§ **Artigo**
--

Correio braziliense, n. 20181, 22/08/2018. Política, p. 3

 

A chave da cadeia

Luiz Carlos Azedo

22/08/2018

 

 

A pesquisa eleitoral divulgada ontem provocou nova alta do dólar – ultrapassou a barreira dos R$ 4 e chegou a R$ 4,48 nas casas de câmbio –, porém, a imprevisibilidade do cenário eleitoral aumentou ainda mais com a decisão da Segunda Turma do Supremo Tribunal Federal (STF), que decidiu manter em liberdade o ex-ministro da Casa Civil José Dirceu e o ex-tesoureiro do PP José Cláudio Genu, ambos condenados em segunda instância na Operação Lava-Jato. A decisão consolidou o entendimento da Turma de que a execução imediata da pena após condenação em segunda instância precisa ser examinada caso a caso. Com isso, a defesa do ex-presidente Luiz Inácio Lula da Silva tem uma porta aberta para conseguir um habeas corpus em favor do petista, cuja candidatura a presidente da República ainda não foi impugnada. Embora, pela Lei da Ficha Limpa, o petista seja inelegível.

--

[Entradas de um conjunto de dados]

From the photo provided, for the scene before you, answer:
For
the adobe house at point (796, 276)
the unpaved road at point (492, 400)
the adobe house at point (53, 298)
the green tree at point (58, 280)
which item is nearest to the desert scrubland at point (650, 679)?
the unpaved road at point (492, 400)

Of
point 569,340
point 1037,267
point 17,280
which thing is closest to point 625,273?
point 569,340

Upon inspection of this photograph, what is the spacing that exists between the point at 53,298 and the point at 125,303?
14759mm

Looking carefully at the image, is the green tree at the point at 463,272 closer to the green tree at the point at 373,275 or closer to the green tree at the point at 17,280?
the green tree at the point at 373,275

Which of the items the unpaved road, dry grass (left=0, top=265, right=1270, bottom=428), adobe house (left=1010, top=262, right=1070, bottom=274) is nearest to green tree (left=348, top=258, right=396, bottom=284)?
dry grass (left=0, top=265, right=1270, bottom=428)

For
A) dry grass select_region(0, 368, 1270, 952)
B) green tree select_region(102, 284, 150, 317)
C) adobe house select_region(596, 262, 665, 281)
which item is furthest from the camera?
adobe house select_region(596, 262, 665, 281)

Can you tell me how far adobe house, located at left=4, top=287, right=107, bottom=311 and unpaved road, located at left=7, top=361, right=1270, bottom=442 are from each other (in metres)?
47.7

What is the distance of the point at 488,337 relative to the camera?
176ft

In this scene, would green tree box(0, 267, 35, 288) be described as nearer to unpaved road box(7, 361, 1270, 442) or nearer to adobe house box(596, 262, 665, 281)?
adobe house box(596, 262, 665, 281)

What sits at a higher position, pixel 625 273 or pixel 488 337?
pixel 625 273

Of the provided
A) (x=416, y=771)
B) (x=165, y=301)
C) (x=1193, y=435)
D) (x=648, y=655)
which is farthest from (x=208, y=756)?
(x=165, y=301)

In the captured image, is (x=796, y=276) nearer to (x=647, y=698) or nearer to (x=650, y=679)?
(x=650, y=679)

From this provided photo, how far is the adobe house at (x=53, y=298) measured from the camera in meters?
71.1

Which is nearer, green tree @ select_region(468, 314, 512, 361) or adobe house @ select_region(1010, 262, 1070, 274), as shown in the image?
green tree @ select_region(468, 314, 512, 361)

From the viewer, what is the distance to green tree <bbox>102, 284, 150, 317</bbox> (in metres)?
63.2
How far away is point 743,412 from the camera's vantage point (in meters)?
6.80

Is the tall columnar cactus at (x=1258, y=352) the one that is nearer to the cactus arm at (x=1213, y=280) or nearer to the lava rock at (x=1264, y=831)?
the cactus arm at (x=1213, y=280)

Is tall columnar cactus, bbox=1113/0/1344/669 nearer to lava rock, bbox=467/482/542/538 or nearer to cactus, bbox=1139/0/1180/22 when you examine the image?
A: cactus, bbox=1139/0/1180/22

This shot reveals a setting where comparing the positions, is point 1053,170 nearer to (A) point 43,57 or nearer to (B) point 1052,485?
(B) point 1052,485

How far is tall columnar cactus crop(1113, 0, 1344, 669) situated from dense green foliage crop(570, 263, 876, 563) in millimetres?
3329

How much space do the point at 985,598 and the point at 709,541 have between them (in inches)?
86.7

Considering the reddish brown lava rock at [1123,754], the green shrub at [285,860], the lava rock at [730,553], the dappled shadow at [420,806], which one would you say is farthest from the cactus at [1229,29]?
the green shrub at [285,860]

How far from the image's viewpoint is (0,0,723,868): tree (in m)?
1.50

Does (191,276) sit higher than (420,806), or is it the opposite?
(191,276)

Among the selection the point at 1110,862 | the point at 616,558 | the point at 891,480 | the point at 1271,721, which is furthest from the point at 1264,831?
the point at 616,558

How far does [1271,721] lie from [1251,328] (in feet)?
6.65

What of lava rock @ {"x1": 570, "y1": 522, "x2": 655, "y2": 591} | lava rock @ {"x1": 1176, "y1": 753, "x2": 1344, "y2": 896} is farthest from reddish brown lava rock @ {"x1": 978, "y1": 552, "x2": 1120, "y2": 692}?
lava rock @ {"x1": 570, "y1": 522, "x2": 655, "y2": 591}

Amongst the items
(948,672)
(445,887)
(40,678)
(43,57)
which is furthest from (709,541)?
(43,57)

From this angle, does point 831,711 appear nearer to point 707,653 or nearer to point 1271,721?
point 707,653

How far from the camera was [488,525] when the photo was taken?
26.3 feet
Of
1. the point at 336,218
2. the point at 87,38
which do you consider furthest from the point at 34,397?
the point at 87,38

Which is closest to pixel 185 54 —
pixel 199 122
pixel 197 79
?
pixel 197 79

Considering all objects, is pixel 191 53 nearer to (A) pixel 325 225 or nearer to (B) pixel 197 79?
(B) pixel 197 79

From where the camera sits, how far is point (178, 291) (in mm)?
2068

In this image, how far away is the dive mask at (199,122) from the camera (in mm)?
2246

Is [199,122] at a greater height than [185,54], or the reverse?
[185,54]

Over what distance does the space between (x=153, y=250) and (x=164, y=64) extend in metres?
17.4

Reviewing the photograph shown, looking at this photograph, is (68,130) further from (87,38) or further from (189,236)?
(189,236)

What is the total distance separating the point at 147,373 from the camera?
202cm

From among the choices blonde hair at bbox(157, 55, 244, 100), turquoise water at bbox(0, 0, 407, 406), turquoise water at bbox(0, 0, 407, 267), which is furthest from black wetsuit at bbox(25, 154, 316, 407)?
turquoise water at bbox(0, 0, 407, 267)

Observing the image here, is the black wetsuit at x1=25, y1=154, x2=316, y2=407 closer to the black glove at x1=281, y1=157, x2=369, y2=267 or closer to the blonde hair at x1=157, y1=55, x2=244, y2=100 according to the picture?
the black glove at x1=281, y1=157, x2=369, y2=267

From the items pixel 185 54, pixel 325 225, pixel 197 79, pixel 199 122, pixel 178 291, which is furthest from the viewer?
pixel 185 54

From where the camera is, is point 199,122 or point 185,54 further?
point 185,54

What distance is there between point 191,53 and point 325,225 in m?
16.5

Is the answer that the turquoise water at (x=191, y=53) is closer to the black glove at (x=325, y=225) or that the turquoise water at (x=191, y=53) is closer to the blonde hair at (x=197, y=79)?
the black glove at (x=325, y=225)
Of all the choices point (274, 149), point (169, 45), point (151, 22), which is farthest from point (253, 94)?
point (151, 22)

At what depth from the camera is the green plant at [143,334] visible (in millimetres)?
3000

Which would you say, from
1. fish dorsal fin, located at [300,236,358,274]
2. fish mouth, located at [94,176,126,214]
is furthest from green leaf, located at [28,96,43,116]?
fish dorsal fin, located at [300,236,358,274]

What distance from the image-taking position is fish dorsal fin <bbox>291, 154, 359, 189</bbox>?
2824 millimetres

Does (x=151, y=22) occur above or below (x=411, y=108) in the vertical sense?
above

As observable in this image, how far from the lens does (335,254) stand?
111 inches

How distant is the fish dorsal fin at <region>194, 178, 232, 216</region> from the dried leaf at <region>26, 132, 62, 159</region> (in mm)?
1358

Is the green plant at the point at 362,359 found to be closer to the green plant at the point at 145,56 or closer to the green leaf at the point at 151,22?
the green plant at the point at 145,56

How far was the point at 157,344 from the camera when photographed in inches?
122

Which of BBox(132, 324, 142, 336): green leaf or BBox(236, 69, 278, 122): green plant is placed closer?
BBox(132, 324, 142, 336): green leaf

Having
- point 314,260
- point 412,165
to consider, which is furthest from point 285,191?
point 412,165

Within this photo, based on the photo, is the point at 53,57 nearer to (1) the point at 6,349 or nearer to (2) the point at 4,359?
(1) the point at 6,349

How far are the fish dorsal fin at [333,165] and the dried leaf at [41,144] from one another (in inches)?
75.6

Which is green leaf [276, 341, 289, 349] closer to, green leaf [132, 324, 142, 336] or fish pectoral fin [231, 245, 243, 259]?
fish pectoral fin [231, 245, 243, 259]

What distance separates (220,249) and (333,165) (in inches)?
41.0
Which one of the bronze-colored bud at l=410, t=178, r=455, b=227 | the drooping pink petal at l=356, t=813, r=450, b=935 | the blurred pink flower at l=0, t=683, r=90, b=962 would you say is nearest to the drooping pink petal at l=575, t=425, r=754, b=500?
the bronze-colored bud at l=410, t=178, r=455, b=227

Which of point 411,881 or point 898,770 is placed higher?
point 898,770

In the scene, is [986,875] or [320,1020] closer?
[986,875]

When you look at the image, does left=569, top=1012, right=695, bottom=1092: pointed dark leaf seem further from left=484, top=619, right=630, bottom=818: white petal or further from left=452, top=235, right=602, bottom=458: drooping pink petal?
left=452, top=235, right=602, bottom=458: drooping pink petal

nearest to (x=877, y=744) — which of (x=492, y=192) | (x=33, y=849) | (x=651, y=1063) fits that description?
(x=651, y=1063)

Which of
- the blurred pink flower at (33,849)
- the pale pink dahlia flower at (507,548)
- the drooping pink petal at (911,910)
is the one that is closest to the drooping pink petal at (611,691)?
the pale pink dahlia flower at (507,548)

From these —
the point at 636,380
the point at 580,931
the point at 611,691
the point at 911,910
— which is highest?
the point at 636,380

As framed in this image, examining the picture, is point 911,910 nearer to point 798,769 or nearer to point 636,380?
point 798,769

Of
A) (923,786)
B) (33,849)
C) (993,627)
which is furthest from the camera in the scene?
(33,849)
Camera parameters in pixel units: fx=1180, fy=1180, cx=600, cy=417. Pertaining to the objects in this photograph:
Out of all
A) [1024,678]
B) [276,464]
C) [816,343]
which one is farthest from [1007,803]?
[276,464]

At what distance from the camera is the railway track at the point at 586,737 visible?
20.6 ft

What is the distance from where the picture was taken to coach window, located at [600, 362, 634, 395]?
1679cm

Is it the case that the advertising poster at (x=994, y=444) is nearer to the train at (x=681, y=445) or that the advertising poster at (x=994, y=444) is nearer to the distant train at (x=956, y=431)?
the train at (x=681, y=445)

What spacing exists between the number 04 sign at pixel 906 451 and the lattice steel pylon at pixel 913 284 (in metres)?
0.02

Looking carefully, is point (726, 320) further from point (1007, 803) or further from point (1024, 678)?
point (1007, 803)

--

§ **Tarefa a executar**
Repita palavra por palavra o trecho do artigo sobre a decisão da Segunda Turma do STF que vai de "Luiz Carlos Azedo" até "petista seja inelegível.".

§ **Resultado final**
Luiz Carlos Azedo

22/08/2018

 

 

A pesquisa eleitoral divulgada ontem provocou nova alta do dólar – ultrapassou a barreira dos R$ 4 e chegou a R$ 4,48 nas casas de câmbio –, porém, a imprevisibilidade do cenário eleitoral aumentou ainda mais com a decisão da Segunda Turma do Supremo Tribunal Federal (STF), que decidiu manter em liberdade o ex-ministro da Casa Civil José Dirceu e o ex-tesoureiro do PP José Cláudio Genu, ambos condenados em segunda instância na Operação Lava-Jato. A decisão consolidou o entendimento da Turma de que a execução imediata da pena após condenação em segunda instância precisa ser examinada caso a caso. Com isso, a defesa do ex-presidente Luiz Inácio Lula da Silva tem uma porta aberta para conseguir um habeas corpus em favor do petista, cuja candidatura a presidente da República ainda não foi impugnada. Embora, pela Lei da Ficha Limpa, o petista seja inelegível.